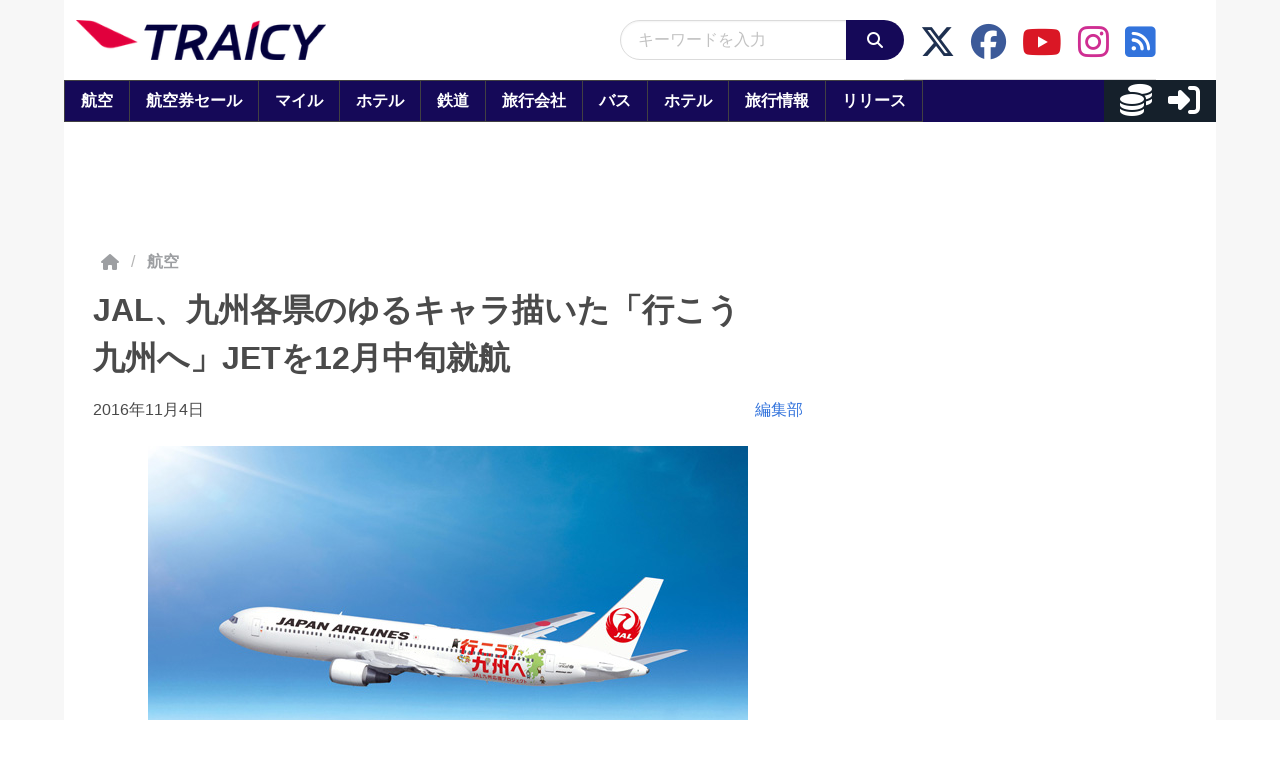

--- FILE ---
content_type: application/javascript; charset=utf-8
request_url: https://fundingchoicesmessages.google.com/f/AGSKWxWmFmtW_M_INKCkc9tpxHgYUtW1v9fz1BZ4k8S86il1VBbmmSegcN5bLovoj_5Cl-vMFb5n-EnQacnjoZeCD1CkmgjL6pK7Lf09yVjwl-upg17oj5JfOWXyLIcqrXZEfpbRvfF2jcXGFfToIHGltXYyuP-LGxCHb8RAahMuAvz9-V2RURV8TRMpb86S/_/chrome-ad./pfpadv./googlempu./eht.js?site_/adsdaqsky_
body_size: -1293
content:
window['fbee8225-65bf-4456-a6f5-b8017f9f259d'] = true;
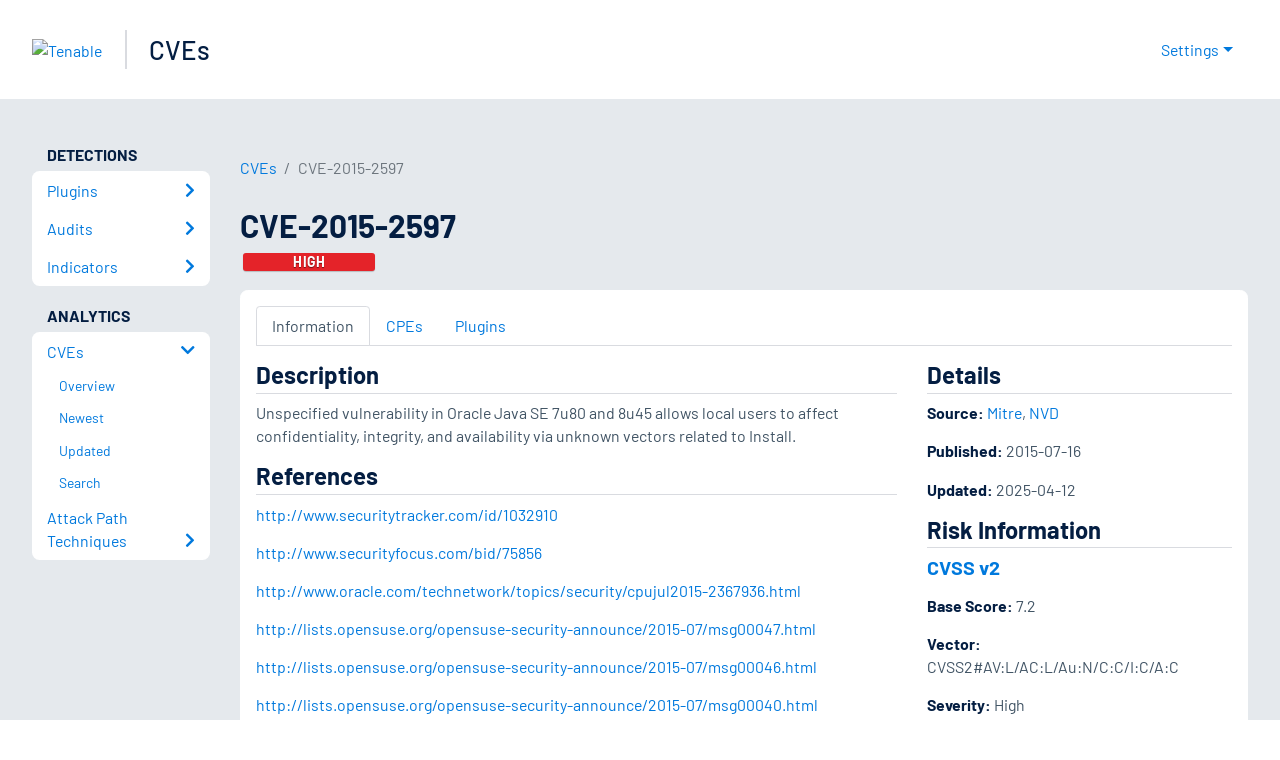

--- FILE ---
content_type: application/x-javascript; charset=UTF-8
request_url: https://trackingapi.trendemon.com/api/Identity/me?accountId=2110&DomainCookie=17687558582778121&fingerPrint=cd6156e959afb7f71e12407d11bda856&callback=jsonp795610&vid=
body_size: 274
content:
jsonp795610({"VisitorUid":"-929775999923869976","VisitorInternalId":"2110:17687558582778121"})

--- FILE ---
content_type: application/x-javascript; charset=UTF-8
request_url: https://trackingapi.trendemon.com/api/experience/personal-stream?AccountId=2110&ClientUrl=https%3A%2F%2Fwww.tenable.com%2Fcve%2FCVE-2015-2597&MarketingAutomationCookie=&ExcludedStreamsJson=%5B%5D&callback=jsonp433568&vid=2110:17687558582778121
body_size: -64
content:
jsonp433568(null)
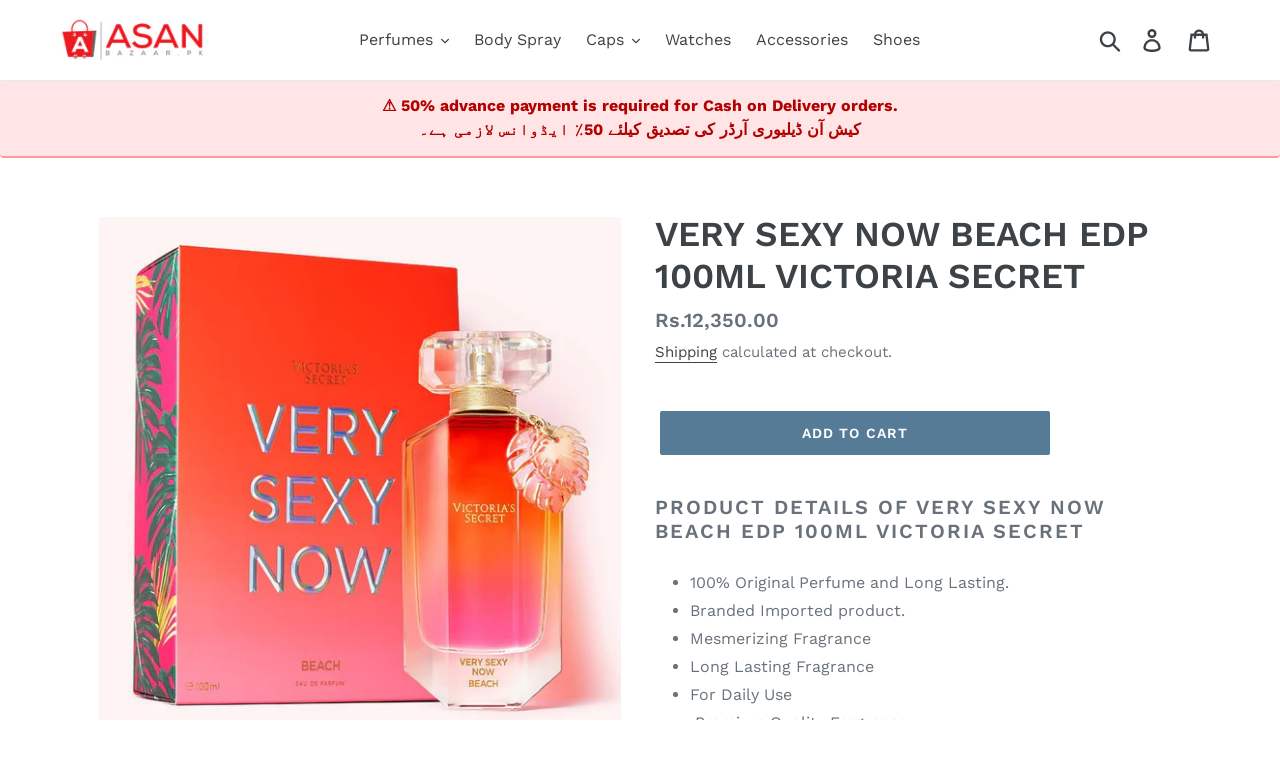

--- FILE ---
content_type: text/html; charset=utf-8
request_url: https://www.google.com/recaptcha/api2/aframe
body_size: 135
content:
<!DOCTYPE HTML><html><head><meta http-equiv="content-type" content="text/html; charset=UTF-8"></head><body><script nonce="g76Znp8ocfG9daRxjp50UA">/** Anti-fraud and anti-abuse applications only. See google.com/recaptcha */ try{var clients={'sodar':'https://pagead2.googlesyndication.com/pagead/sodar?'};window.addEventListener("message",function(a){try{if(a.source===window.parent){var b=JSON.parse(a.data);var c=clients[b['id']];if(c){var d=document.createElement('img');d.src=c+b['params']+'&rc='+(localStorage.getItem("rc::a")?sessionStorage.getItem("rc::b"):"");window.document.body.appendChild(d);sessionStorage.setItem("rc::e",parseInt(sessionStorage.getItem("rc::e")||0)+1);localStorage.setItem("rc::h",'1769543679716');}}}catch(b){}});window.parent.postMessage("_grecaptcha_ready", "*");}catch(b){}</script></body></html>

→ **EXERCISE GOAL**: The answer is the records above, repeated exactly, with no picture in it.

→ **OUTPUT FOR THIS EXERCISE**:
--- FILE ---
content_type: application/javascript; charset=utf-8
request_url: https://fundingchoicesmessages.google.com/f/AGSKWxWmFmtW_M_INKCkc9tpxHgYUtW1v9fz1BZ4k8S86il1VBbmmSegcN5bLovoj_5Cl-vMFb5n-EnQacnjoZeCD1CkmgjL6pK7Lf09yVjwl-upg17oj5JfOWXyLIcqrXZEfpbRvfF2jcXGFfToIHGltXYyuP-LGxCHb8RAahMuAvz9-V2RURV8TRMpb86S/_/chrome-ad./pfpadv./googlempu./eht.js?site_/adsdaqsky_
body_size: -1293
content:
window['fbee8225-65bf-4456-a6f5-b8017f9f259d'] = true;

--- FILE ---
content_type: application/x-javascript; charset=UTF-8
request_url: https://trackingapi.trendemon.com/api/Identity/me?accountId=2110&DomainCookie=17687558582778121&fingerPrint=cd6156e959afb7f71e12407d11bda856&callback=jsonp795610&vid=
body_size: 274
content:
jsonp795610({"VisitorUid":"-929775999923869976","VisitorInternalId":"2110:17687558582778121"})

--- FILE ---
content_type: application/x-javascript; charset=UTF-8
request_url: https://trackingapi.trendemon.com/api/experience/personal-stream?AccountId=2110&ClientUrl=https%3A%2F%2Fwww.tenable.com%2Fcve%2FCVE-2015-2597&MarketingAutomationCookie=&ExcludedStreamsJson=%5B%5D&callback=jsonp433568&vid=2110:17687558582778121
body_size: -64
content:
jsonp433568(null)

--- FILE ---
content_type: text/html; charset=utf-8
request_url: https://www.google.com/recaptcha/api2/aframe
body_size: 135
content:
<!DOCTYPE HTML><html><head><meta http-equiv="content-type" content="text/html; charset=UTF-8"></head><body><script nonce="g76Znp8ocfG9daRxjp50UA">/** Anti-fraud and anti-abuse applications only. See google.com/recaptcha */ try{var clients={'sodar':'https://pagead2.googlesyndication.com/pagead/sodar?'};window.addEventListener("message",function(a){try{if(a.source===window.parent){var b=JSON.parse(a.data);var c=clients[b['id']];if(c){var d=document.createElement('img');d.src=c+b['params']+'&rc='+(localStorage.getItem("rc::a")?sessionStorage.getItem("rc::b"):"");window.document.body.appendChild(d);sessionStorage.setItem("rc::e",parseInt(sessionStorage.getItem("rc::e")||0)+1);localStorage.setItem("rc::h",'1769543679716');}}}catch(b){}});window.parent.postMessage("_grecaptcha_ready", "*");}catch(b){}</script></body></html>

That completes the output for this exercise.